+++ Records supplied +++

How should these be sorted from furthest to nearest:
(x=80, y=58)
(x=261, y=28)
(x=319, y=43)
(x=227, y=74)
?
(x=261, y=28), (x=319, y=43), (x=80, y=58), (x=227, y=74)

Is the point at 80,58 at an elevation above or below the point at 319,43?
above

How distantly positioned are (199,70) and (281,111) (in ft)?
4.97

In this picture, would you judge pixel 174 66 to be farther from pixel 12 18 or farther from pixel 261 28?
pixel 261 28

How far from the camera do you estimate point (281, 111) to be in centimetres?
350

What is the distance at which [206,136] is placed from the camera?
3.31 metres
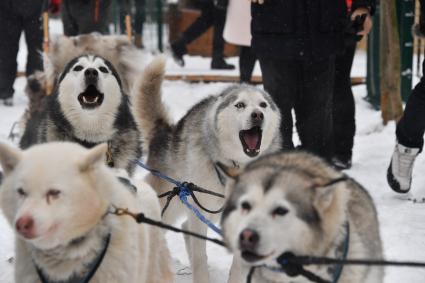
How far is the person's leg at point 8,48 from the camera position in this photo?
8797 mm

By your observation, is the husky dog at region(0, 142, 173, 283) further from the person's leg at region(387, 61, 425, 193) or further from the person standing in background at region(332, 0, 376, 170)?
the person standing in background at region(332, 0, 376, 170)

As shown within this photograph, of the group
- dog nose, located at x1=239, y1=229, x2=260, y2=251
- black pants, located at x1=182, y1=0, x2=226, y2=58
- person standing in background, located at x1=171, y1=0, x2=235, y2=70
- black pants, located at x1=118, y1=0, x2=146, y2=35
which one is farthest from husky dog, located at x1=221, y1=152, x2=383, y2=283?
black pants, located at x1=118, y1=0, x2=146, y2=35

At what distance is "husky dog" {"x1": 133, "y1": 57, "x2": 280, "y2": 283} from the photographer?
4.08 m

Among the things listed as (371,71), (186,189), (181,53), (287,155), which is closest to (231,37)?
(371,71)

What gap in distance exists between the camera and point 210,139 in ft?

+++

**What needs to be done:** Every record above should come back exactly, but without its pictures.

**Completed task:**
How should these be sorted from furthest to nearest:
(x=80, y=58)
(x=261, y=28)
(x=319, y=43)
(x=227, y=74)
?
(x=261, y=28), (x=319, y=43), (x=80, y=58), (x=227, y=74)

Is the point at 80,58 at an elevation above or below the point at 319,43?
above

How distantly positioned are (199,70) and (281,111) (in ft)?
4.97

In this picture, would you judge pixel 174 66 to be farther from pixel 12 18 or farther from pixel 261 28?
pixel 261 28

How far from the camera do you estimate point (281, 111) to be in centimetres?
350

What is the distance at which [206,136] is placed from the camera?
3.31 metres
How far is the person's leg at point 8,48 from the camera position in this photo?
8797 mm

By your observation, is the husky dog at region(0, 142, 173, 283) further from the person's leg at region(387, 61, 425, 193) or further from the person standing in background at region(332, 0, 376, 170)?
the person standing in background at region(332, 0, 376, 170)

As shown within this photograph, of the group
- dog nose, located at x1=239, y1=229, x2=260, y2=251
- black pants, located at x1=182, y1=0, x2=226, y2=58
- person standing in background, located at x1=171, y1=0, x2=235, y2=70
- black pants, located at x1=118, y1=0, x2=146, y2=35
which one is farthest from husky dog, located at x1=221, y1=152, x2=383, y2=283?
black pants, located at x1=118, y1=0, x2=146, y2=35

At what distance is "husky dog" {"x1": 133, "y1": 57, "x2": 280, "y2": 283} from the photographer?
4.08 m

Among the things listed as (371,71), (186,189), (181,53), (287,155), which is closest to (231,37)?
(371,71)

What gap in distance exists between the camera and point 210,139 in ft?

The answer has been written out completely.